Last week, we shared 5 adjustments that can help you bring small-group instruction for early decoders more in line with your other shifts to early literacy instruction. If you missed it, you can find that post here

We hope that you have taken some time this week to jump in with exploring one or more of those tweaks to your small-group design and implementation as you work to strengthen your differentiated instruction for developing readers.

Today, we offer five more adjustments to consider when designing small-group instruction that will ultimately make learning to read easier for your students.

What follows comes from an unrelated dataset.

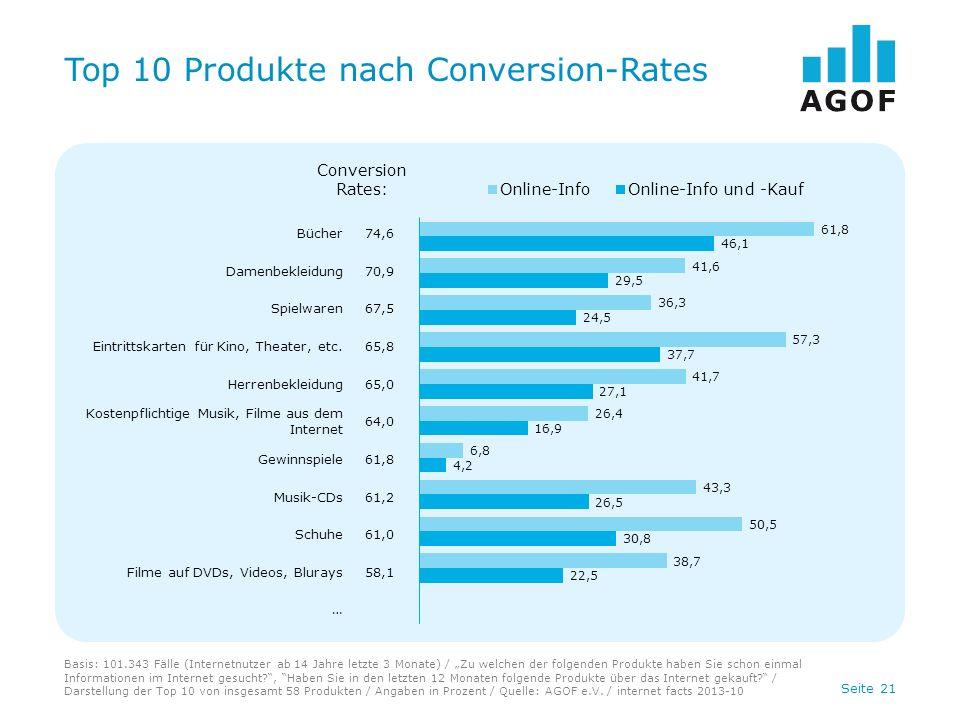 Seite 21 Top 10 Produkte nach Conversion-Rates Basis: 101.343 Fälle (Internetnutzer ab 14 Jahre letzte 3 Monate) / Zu welchen der folgenden Produkte h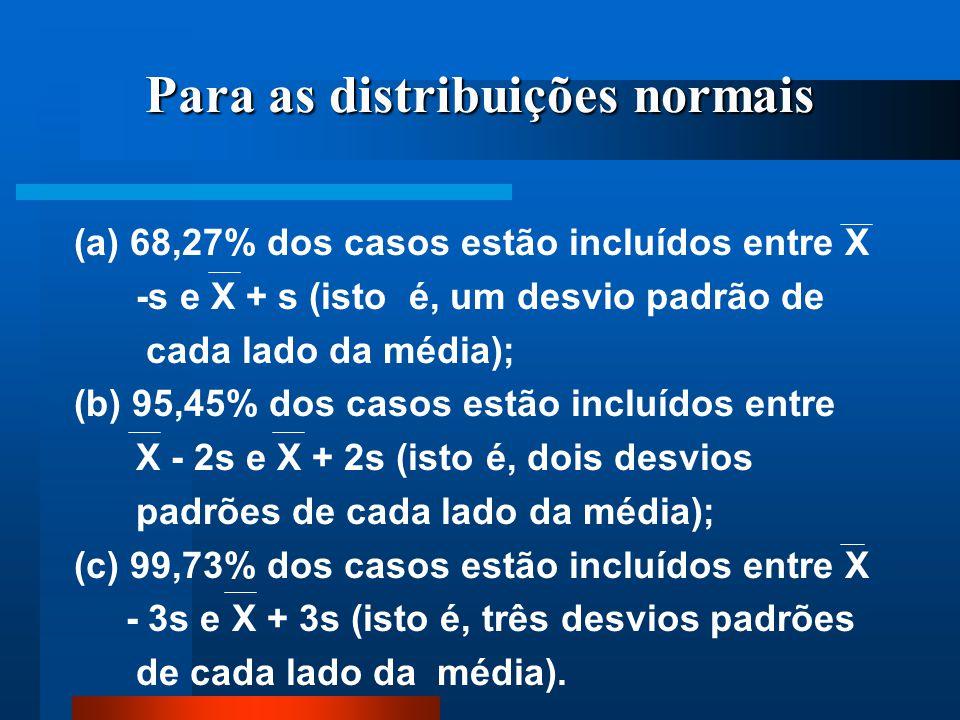 Para as distribuições normais (a) 68,27% dos casos estão incluídos entre X -s e X + s (isto é, um desvio padrão de cada lado da média); (b) 95,45% dos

6. It’s STILL IMPORTANT to select texts that will engage children.

What is the ADJUSTMENT? 

Rather than picking texts just because they are decodable, look for texts students will find engaging. It’s true! Many decodable texts are boring, confusing, or downright nonsensical. But there are also many decodable texts on the market that will engage students–make them laugh, delight them, or arouse their curiosity. So, look for decodable texts that give students something worthwhile to think about. Here is a decodable text that we wrote that is aligned with practice of simple, closed syllable (CVC) words. You can download it for free here

7. It’s STILL IMPORTANT to offer students in-the-moment support as they work to read unfamiliar words.

What is the ADJUSTMENT?

Rather than prompt students to try a variety of strategies to “figure out” a word they don’t know, the science-aligned shift is to consistently use decoding as the strategy of first resort, relying on context and meaning to confirm. The good news is, if you’re using texts that match students’ decoding skills, they’ll be set up for success with this change, building their orthographic storehouse with every word read. This important change to prompting practices is the focus of Shift 5 in Shifting the Balance, and we have a “Look Before you Leap” protocol that you may find helpful.

8. It’s STILL IMPORTANT to listen to individual children read and gather formative data.

What is the ADJUSTMENT? 


Rather than analyzing reading patterns based on the sources of information the reader used (Did the error make sense? Did it sound right? Did it look right?), the shift is to zoom in on the specific types of decoding errors children make (after all every error is a decoding error!). For example, when trying to decode, does a student have trouble with the initial or final blends, digraphs, specific vowel patterns, or even blending sounds to arrive at a word they know? You will also want to look for and document phonemic awareness red flags–such as trouble blending.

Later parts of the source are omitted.